Nereye dokunsak lime lime dökülüyoruz demiştim. Yoğunlaşarak yaşadığımız terörün artmasındaki en önemli nedenlerden birisi, iktidarın dış politikadaki aymazlıklarıdır. Farkında mısınız, dünyada Pakistan’dan başka dostumuz kalmadı. Ha, bu arada bir de İsrail var. Nasıl bir anlaşma yapıldı ise İsrail’le, 20 milyon dolarlık bir lütufla -bakın, tazminat falan değil- Mavi Marmara gemisinde katledilen insanlarımızın kanı iktidar tarafından maalesef satıldı.

Şimdi, bu anlamda, Sayın Cumhurbaşkanının Başbakan iken, 2014’te, zannedersem 16 Temmuz 2014’te yaptığı bir konuşma var, diyor ki: “İnsani yardım vakfı, insani yardım kuruluşu nereye gitmiş? Somali’de, Filistin’de, Irak’ta, Suriye’de, Afganistan’da, Myanmar’da, ta Açe’de bile insani yardım yapıyoruz. Siz ne istediniz bundan? Götürenler ölümü göze alan bir yardım kuruluşu.” diyor. Dönüyor, 2016 yılının 29 Haziranında “Böyle bir insani yardımı götürmek için kimden izin aldınız?” diyor. Hâlbuki “Otorite olarak izin veren bizdik.” dediği konuşmasından iki sene geçmeden, oraya insani yardım için giden yurttaşlarımızı -bana göre- satıyor, İsrail’e teslim ediyor.

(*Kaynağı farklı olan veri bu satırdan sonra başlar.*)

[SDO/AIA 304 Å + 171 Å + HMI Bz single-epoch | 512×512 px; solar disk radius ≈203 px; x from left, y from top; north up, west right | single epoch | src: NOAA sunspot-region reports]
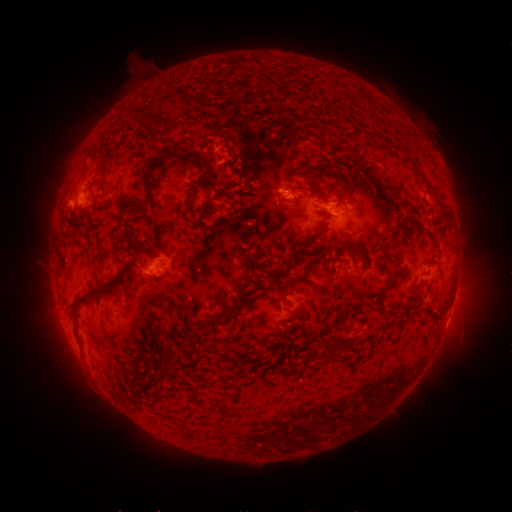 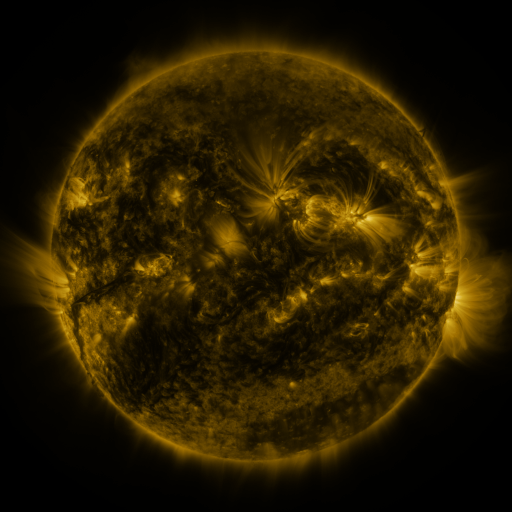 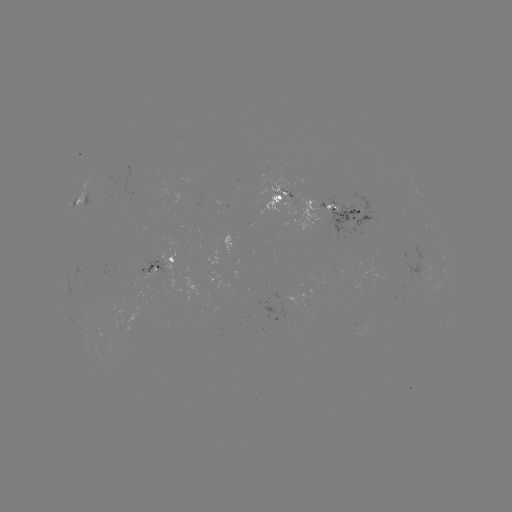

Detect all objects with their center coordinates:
spotted active region: (82, 199)
spotted active region: (318, 206)
spotted active region: (154, 265)
spotted active region: (447, 319)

Değerli arkadaşlarım, dış politikadaki aymazlıklar dedim; Avrupa Parlamentosuyla kötüyüz, Avrupa Birliğiyle kötüyüz, komşularımız Mısır’la kötüyüz, Libya’yla kötüyüz, Yunanistan’la kötüyüz, Rusya’yla kötüydük. Turist gelmiyor Rusya’dan, Almanya’dan da turist gelmiyor bu sene. Ticaret de yapamıyoruz, o anlamda esnafımız filan da çok çok zor durumda.

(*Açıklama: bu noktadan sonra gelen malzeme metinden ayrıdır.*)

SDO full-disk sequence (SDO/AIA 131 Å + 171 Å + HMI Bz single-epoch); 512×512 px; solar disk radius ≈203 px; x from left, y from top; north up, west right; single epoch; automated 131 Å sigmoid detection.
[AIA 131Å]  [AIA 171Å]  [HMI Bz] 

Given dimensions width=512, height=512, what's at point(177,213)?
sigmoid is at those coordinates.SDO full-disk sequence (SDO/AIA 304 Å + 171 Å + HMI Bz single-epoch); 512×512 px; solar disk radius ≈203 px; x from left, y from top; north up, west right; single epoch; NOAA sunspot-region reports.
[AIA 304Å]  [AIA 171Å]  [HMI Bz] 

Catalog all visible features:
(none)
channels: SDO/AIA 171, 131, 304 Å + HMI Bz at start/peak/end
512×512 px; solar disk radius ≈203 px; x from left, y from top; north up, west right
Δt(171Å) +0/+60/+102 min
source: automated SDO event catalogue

Yani hâl böyleyken, terör, ekonomi bataktayken, Cumhurbaşkanı AKP’liyken, Başbakan AKP’liyken, İçişleri Bakanı, MİT Başkanı, Millî Savunma Bakanı, valiler, hepsi AKP’liyken suçlu kim? Cumhuriyet Halk Partisi. Vallahi insaf diyoruz, pes diyoruz, pes diyoruz, Allah’tan korkmuyorsanız kuldan utanın diyoruz. Sizi Allah’a havale ediyoruz.”